═══ EXTRACT ═══

Because the presence or absence of cycling in an index episode, as well as the index episode’s phase, have established prognostic importance
(21 –
24), patients were initially grouped according to the polarity of their intake episode at the time of the baseline assessment as purely manic, purely depressed, cycling, or mixed. Only 11 patients were in mixed episodes, and because mixed states appear (in prognostic terms) simply to be extreme forms of rapid cycling, we included these patients with those who were cycling, as we have done in earlier studies
(25) . The three groups were compared by baseline demographic and clinical measures and by the principal outcome measure, the proportion of weeks of follow-up in depressive episodes, to determine whether these groups should be separated or combined in the analyses of outcome prediction.
We likewise tested for significant relationships between percentage time in depressive episodes and sex, age at intake, lifetime non-anxiety comorbid diagnoses (alcoholism, drug dependence, and antisocial personality disorder), bipolar type (I versus II), intake episode polarity (cycling, pure depressive, or pure manic), and four measures of concurrent anxiety—presence or absence of panic attacks within the index episode, presence of any lifetime RDC anxiety disorder (panic disorder, phobic disorder, obsessive-compulsive disorder, or generalized anxiety disorder), and the 6-point SADS ratings of somatic and psychic anxiety (items 263 and 265). The somatic anxiety item specifies “physiological concomitants of anxiety other than during panic attacks” and lists as examples headaches, stomach cramps, diarrhea, and muscle tension. The psychic anxiety item specifies “subjective feelings” of anxiety, fearfulness, or apprehension, excluding panic attacks. The 6-point scales for each range from 1 for no anxiety at all to 6 for “extreme,” indicating “pervasive feelings of intense anxiety.”

═══

**EXERCISES**
A. According to the bipolar study extract, how many patients were in mixed episodes?
B. Can you rewrite the paragraph of the bipolar study extract that begins "We likewise tested" as a list, keeping its main facts?
C. Continue the bipolar study extract from its last sentence.

═══ INFORMATION SHOWN ═══

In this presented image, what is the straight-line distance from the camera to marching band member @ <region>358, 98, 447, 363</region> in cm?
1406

═══
═══ INFORMATION SHOWN ═══

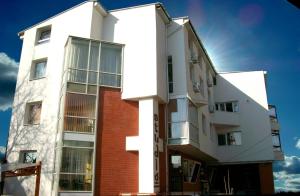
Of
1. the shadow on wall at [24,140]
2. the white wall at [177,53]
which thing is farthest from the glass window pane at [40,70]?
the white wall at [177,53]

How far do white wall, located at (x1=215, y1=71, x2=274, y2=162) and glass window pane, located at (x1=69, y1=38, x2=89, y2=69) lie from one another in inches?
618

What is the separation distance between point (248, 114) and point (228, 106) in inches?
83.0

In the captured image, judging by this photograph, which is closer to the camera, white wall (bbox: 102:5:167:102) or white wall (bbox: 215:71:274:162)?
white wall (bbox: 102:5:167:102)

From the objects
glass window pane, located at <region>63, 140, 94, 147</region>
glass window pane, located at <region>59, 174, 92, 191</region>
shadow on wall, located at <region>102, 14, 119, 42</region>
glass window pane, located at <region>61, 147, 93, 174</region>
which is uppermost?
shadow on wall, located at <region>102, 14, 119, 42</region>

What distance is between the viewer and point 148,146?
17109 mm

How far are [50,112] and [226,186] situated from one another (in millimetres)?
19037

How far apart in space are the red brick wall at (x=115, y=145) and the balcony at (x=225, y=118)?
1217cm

═══

**ANSWERS FOR EACH ITEM**
A. Eleven patients.

B.
Factors tested for significant relationships with percentage of time in depressive episodes:
- Sex
- Age at intake
- Lifetime non-anxiety comorbid diagnoses: alcoholism, drug dependence, and antisocial personality disorder
- Bipolar type (I versus II)
- Intake episode polarity: cycling, pure depressive, or pure manic
- Four measures of concurrent anxiety:
  - Presence or absence of panic attacks within the index episode
  - Presence of any lifetime RDC anxiety disorder (panic disorder, phobic disorder, obsessive-compulsive disorder, or generalized anxiety disorder)
  - SADS somatic anxiety rating (item 263): physiological concomitants of anxiety other than during panic attacks, such as headaches, stomach cramps, diarrhea, and muscle tension
  - SADS psychic anxiety rating (item 265): subjective feelings of anxiety, fearfulness, or apprehension, excluding panic attacks
- Both SADS items use a 6-point scale from 1 (no anxiety at all) to 6 ("extreme," meaning pervasive feelings of intense anxiety).

C.
These anxiety measures were entered into an SPSS (version 16.0) general linear model to determine which added to the prediction of time depressed. Sex, age at intake, non-anxiety comorbid diagnoses, bipolar type, or episode polarity was included in the model if univariate analysis had shown that factor to have a significant relationship to time depressed.
After selecting the most salient predictor of subsequent morbidity, we tested for the persistence of the relationship by considering depressive morbidity in each of four 5-year periods that comprised the follow-up period. These analyses were restricted to patients who completed the respective 5-year follow-up periods.
These procedures were repeated for the prediction of proportion of weeks in episodes of mania, schizoaffective mania, or hypomania. Two-tailed tests and an alpha of 0.05 were used throughout.